Tillman and Sabathia dueled it out through five innings as the teams played tied until the 5th when Baltimore scored a pair of runs off CC, with Matt Wieters driving in the first run on a sac-fly to center field, then Markakis came through again with an RBI single to center field to make it a 3-1 game.

"It's that time of the year, and situations call for it," Sabathia said. "You're trying to get the runner over to third; get runs however you can. So they did a good job of that."

Working with the lead, Tillman dominated. Up until Lyle Overbay added another run for the Yankees in the 8th with a solo homerun to right field, making it a 4-2 game, he had retired 14 straight hitters, allowing just two runs on four, while striking out nine to compliment zero walks in seven plus innings.

"His changeup was outstanding tonight," Girardi said of Tillman. "He also has a good curveball, but I thought his changeup was the equalizer tonight; moving his fastball up and down as much as in and out."

Manny Machado tacked on another run for Baltimore in the 7th inning on a double -- what else -- to right field, scoring Wieters to extend the lead to 4-1. CC pitched into the 8th before being relieved by Adam Warren. He gave up four runs on seven hits, while striking out six in 7.1 innings.

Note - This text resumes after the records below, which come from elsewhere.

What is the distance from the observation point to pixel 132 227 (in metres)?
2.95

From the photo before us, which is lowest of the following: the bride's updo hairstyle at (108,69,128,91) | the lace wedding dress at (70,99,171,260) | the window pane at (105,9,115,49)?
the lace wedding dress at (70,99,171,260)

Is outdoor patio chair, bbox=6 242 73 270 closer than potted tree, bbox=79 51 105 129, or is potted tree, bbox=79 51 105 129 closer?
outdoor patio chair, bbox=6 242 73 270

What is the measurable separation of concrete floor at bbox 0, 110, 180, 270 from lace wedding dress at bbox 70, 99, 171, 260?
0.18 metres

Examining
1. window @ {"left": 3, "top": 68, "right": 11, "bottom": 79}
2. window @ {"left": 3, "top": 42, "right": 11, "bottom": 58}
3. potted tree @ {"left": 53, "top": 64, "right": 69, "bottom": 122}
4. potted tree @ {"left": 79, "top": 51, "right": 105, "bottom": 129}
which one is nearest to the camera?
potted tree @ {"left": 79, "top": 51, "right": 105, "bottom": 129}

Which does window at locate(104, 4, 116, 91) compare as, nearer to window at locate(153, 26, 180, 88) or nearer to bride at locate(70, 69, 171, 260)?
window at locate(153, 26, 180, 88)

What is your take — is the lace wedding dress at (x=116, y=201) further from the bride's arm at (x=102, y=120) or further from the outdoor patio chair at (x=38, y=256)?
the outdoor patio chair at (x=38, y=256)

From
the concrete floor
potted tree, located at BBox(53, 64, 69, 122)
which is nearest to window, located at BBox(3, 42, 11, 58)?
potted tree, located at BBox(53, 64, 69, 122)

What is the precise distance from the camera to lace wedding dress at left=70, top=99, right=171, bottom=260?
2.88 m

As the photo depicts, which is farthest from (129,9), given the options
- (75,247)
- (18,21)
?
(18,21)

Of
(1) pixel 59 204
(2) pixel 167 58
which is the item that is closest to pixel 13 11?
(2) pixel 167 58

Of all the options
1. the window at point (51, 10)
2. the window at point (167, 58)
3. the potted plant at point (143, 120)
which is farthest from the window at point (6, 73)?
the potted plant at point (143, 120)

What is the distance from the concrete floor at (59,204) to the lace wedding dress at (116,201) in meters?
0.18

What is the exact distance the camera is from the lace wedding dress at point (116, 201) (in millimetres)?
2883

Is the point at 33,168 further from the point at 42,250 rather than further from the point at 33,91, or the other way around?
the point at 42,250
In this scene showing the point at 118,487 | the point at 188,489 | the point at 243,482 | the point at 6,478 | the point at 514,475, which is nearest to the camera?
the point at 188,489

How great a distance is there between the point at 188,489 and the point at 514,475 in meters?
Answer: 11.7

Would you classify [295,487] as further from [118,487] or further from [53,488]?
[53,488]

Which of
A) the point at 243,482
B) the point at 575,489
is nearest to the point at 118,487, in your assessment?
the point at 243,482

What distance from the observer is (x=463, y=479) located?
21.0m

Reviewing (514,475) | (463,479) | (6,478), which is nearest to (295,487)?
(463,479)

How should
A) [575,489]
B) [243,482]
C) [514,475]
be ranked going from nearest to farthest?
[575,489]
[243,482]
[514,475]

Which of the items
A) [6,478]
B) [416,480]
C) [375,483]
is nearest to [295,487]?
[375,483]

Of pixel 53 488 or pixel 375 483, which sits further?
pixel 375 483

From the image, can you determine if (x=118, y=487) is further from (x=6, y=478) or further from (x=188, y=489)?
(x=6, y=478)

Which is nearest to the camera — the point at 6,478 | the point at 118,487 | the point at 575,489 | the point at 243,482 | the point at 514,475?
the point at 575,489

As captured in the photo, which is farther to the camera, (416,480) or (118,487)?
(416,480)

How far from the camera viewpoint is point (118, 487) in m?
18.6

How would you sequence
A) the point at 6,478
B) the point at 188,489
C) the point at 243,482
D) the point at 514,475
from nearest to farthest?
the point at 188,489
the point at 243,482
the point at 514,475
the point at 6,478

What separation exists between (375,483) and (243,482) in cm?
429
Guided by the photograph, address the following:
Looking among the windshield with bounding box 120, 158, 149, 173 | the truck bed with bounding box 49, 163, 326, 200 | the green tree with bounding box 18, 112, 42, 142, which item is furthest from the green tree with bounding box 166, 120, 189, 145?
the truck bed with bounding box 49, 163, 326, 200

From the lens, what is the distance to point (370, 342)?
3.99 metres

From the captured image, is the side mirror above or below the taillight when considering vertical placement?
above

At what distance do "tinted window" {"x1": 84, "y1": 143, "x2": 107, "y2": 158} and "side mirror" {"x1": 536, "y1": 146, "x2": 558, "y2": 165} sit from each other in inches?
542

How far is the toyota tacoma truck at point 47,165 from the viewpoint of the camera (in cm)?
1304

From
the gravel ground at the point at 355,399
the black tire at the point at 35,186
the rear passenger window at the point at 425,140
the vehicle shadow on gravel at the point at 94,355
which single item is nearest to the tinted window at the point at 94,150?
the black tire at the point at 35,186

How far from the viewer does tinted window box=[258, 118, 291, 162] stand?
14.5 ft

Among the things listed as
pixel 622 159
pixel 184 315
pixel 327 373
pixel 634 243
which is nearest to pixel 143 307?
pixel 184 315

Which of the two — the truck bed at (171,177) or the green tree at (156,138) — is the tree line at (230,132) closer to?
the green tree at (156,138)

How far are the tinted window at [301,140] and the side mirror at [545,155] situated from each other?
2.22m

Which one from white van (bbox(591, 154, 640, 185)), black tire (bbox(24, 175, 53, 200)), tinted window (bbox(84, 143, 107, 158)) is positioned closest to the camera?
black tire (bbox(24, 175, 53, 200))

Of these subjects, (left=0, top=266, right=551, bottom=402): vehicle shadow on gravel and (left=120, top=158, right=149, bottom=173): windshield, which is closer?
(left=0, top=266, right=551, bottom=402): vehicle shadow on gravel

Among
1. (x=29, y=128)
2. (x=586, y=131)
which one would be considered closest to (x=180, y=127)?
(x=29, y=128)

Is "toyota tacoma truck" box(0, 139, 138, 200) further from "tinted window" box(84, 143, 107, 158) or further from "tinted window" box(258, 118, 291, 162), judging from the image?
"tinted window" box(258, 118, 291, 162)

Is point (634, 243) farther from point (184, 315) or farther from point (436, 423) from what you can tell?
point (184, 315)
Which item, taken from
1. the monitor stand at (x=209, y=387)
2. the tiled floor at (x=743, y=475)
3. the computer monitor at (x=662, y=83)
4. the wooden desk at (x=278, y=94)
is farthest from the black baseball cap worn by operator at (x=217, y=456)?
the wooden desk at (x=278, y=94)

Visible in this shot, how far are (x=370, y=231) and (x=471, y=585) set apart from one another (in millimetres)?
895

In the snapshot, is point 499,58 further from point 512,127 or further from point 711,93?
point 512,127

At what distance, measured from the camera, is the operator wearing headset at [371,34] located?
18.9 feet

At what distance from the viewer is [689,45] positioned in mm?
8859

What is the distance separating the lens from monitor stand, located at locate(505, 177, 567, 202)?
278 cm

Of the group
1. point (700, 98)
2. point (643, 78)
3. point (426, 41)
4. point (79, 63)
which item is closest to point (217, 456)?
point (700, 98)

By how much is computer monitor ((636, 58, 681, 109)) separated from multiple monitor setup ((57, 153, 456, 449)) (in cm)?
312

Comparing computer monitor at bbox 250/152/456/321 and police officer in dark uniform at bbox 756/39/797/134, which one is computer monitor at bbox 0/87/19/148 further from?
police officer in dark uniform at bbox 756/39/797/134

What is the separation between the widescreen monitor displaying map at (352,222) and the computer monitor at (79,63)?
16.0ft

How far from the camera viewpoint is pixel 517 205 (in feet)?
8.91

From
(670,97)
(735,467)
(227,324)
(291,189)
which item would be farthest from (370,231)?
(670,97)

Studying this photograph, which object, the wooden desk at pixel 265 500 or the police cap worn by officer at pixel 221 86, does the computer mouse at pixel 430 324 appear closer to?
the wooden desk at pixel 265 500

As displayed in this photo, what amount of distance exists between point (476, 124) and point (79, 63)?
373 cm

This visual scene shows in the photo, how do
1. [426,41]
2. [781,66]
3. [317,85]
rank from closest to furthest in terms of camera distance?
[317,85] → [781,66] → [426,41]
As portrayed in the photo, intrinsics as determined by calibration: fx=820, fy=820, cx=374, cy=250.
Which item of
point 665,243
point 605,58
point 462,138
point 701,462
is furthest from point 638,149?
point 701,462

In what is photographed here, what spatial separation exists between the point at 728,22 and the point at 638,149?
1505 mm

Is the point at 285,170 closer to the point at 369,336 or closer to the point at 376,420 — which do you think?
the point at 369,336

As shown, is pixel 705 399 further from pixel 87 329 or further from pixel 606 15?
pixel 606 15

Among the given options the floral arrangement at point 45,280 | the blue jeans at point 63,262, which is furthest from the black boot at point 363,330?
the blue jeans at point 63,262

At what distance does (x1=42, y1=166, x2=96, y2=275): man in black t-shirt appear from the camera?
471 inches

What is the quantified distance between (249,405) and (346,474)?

The Yankees tried to put together a rally in the 9th against O's closer Jim Johnson. But with two outs and a runner on first, Curtis Granderson flew out to the warming track in right-center field the end the game, giving the Yanks their fourth loss in the last five games.

"We're still in it," Romine said. "It's baseball. Anything can happen. We're coming out here to win every game, and you can't count us out. We keep battling and battling and battling."